In Memoriam: Dean Emeritus David J. McCarthy, Jr.

October 2, 2020

David J. McCarthy, Jr. (L’60, L’62, H’83), the 12th dean of Georgetown University Law Center, died October 1. He was 85.

He joined the Georgetown Law faculty in 1965, and served as Dean from 1975 to 1983.

“My heart goes out to the McCarthy family,” said Georgetown Law Dean William M. Treanor. “Dave was one of the towering figures in the history of Georgetown Law. He was a wonderfully gifted teacher, a generous and selfless colleague, and a dean who worked tirelessly to build our law school as a great academic institution. His legacy here is powerful, including the great faculty of scholar-teachers he hired. He was an extraordinary leader, and he was beloved.”

Dean McCarthy in his office.McCarthy grew up in West Hartford, Conn. and earned a B.A. with honors from Fairfield University. He then attended Georgetown, receiving his J.D. and LL.M., and serving as managing editor of The Georgetown Law Journal. After law school, he clerked for the United States Court of Appeals for the District of Columbia Circuit, then worked in the Appellate Section in the Civil Division at the U.S. Department of Justice.

In 1963, McCarthy returned to Georgetown Law, taking a leave of absence from the government to direct the District of Columbia Bail Project, which was based at the Law Center, backed by the Judicial Conference of the D.C. Circuit, and funded with a grant from the Ford Foundation. The project’s findings ultimately led to the Bail Reform Act of 1966, signed into law by President Lyndon B. Johnson.
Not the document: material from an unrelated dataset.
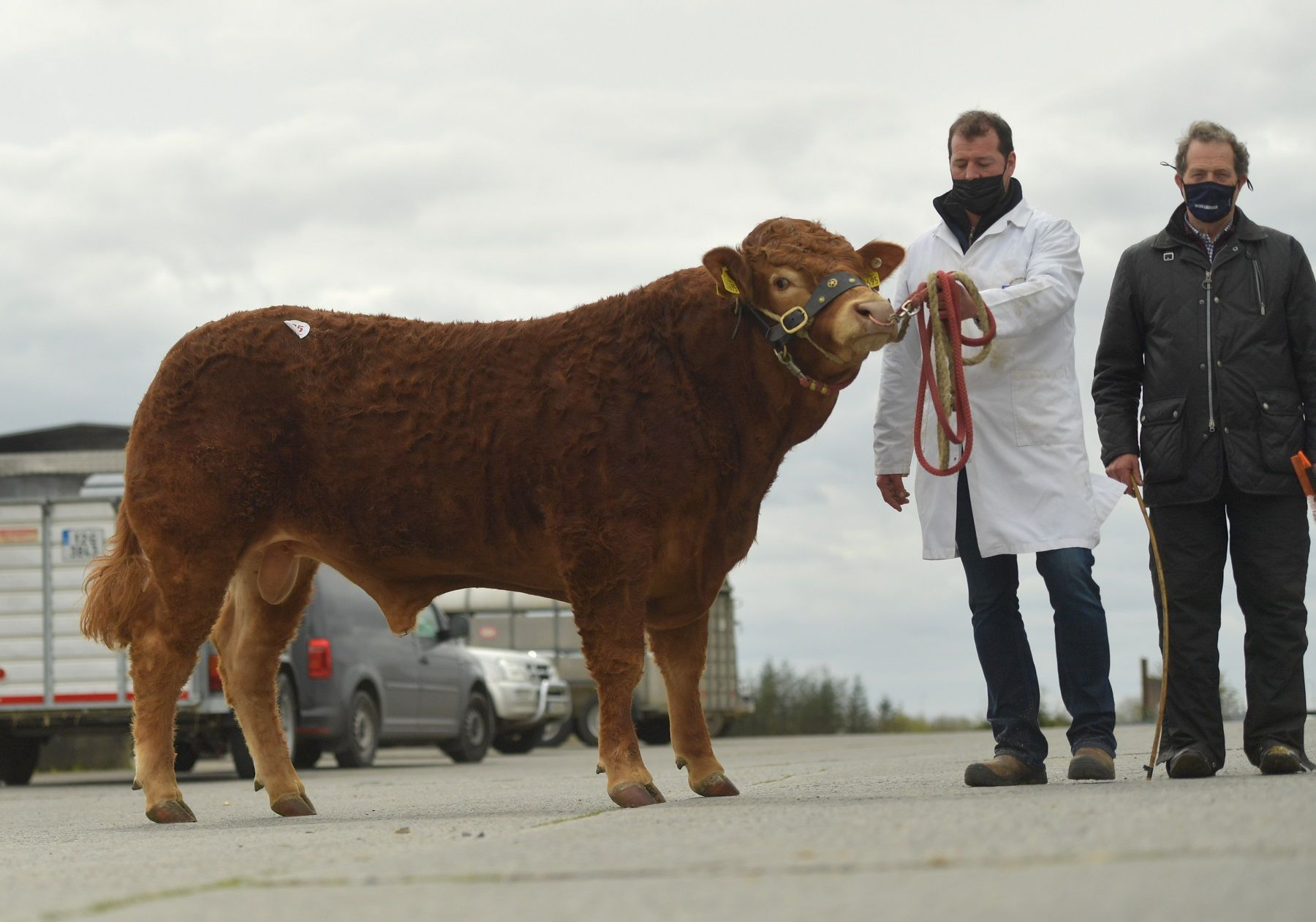 Newtown Rodger, farming news, Limousin sale Athenry report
McCarthy joined the Georgetown Law faculty in 1965, and over his career taught courses in Local Government Law, Property, State and Local Taxation and Finance, Evidence, and Torts, as well as assorted seminars. He also served as an Assistant and Associate Dean before being appointed Dean and Executive Vice President for Law Center Affairs in 1975.
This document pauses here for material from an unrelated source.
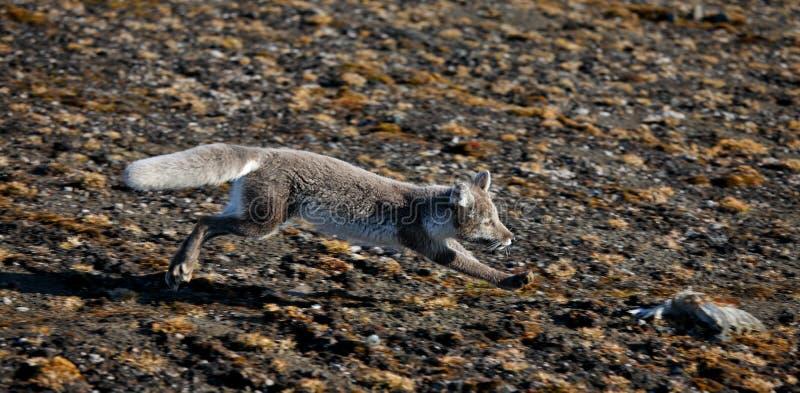 Arktisk räv i arktisk sommar royaltyfri fotografi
During his tenure as Dean, McCarthy worked to increase the size of the Law Center campus and faculty and enhance the interdisciplinary educational experience. He led a collaborative process to produce the Law Center’s 1978 Long Range Plan, and under that plan he developed a new administrative structure, hired many senior administrators and professors, championed the growth of clinical programs, and executed the purchase of the property on which the Edward Bennett Williams Law Library now stands. In recognition of his significant contributions to Georgetown Law, he was awarded an honorary LL.D. in 1983.
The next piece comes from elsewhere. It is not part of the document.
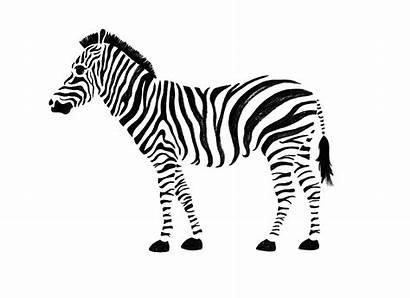Zebra Animated Gifs Promo Aragoste Liberate Animals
Professor Wallace Mlyniec (L’70), who joined the Georgetown Law faculty in 1973, remembers McCarthy as a kind and respected administrator who both put the school on a firmer financial footing and also enjoyed dressing up as Santa Claus for the annual staff holiday party.

“David was an exquisite human being. He was a great leader, but he also had a human touch,” said Mlyniec. “He loved the law school. He wanted to build up a world-class faculty, and he had one guiding principle. David said to his hiring committees all the time, ‘You should never hire someone who isn’t smarter than you. If you hire someone who isn’t smarter, we’re not going to get any better.’”

McCarthy returned to the classroom following his deanship, and in 1996 he was named the Carmack Waterhouse Professor of State and Local Government Law. He and co-author William Valente published a case book, Local Government Law, Cases and Materials and a book, Local Government Law in a Nutshell. From 2001 to 2004, he served on the Law Center’s Board of Visitors, and in 2010 he received the Paul R. Dean Alumni Award.

In retirement, he and his wife Mary (N’60) lived in Charlottesville, Virginia, where for many years he taught in a life-long learning program associated with the University of Virginia. The McCarthys’ four daughters also had deep ties to Georgetown. The late Emilie Richey (C’83), Mary Ward (C’85), and Carolyn McCarthy (C’86) earned undergraduate degrees at Georgetown, and Katherine McCarthy worked for many years at the Law Center. After her untimely death from cancer in 2015, a staff award was named in her memory; the monthly Katherine McCarthy Award recognizes “those who, like Katherine, build up the Georgetown Law community by seeing needs and filling them with personal service.”

McCarthy’s many roles in academic and professional organizations included serving on committees with the American Law Institute, American Bar Institute, Association of American Law Schools, Jesuit International Volunteers, the D.C. Pretrial Services Agency and the Citizens Choice National Commission on the IRS and the Individual Taxpayer.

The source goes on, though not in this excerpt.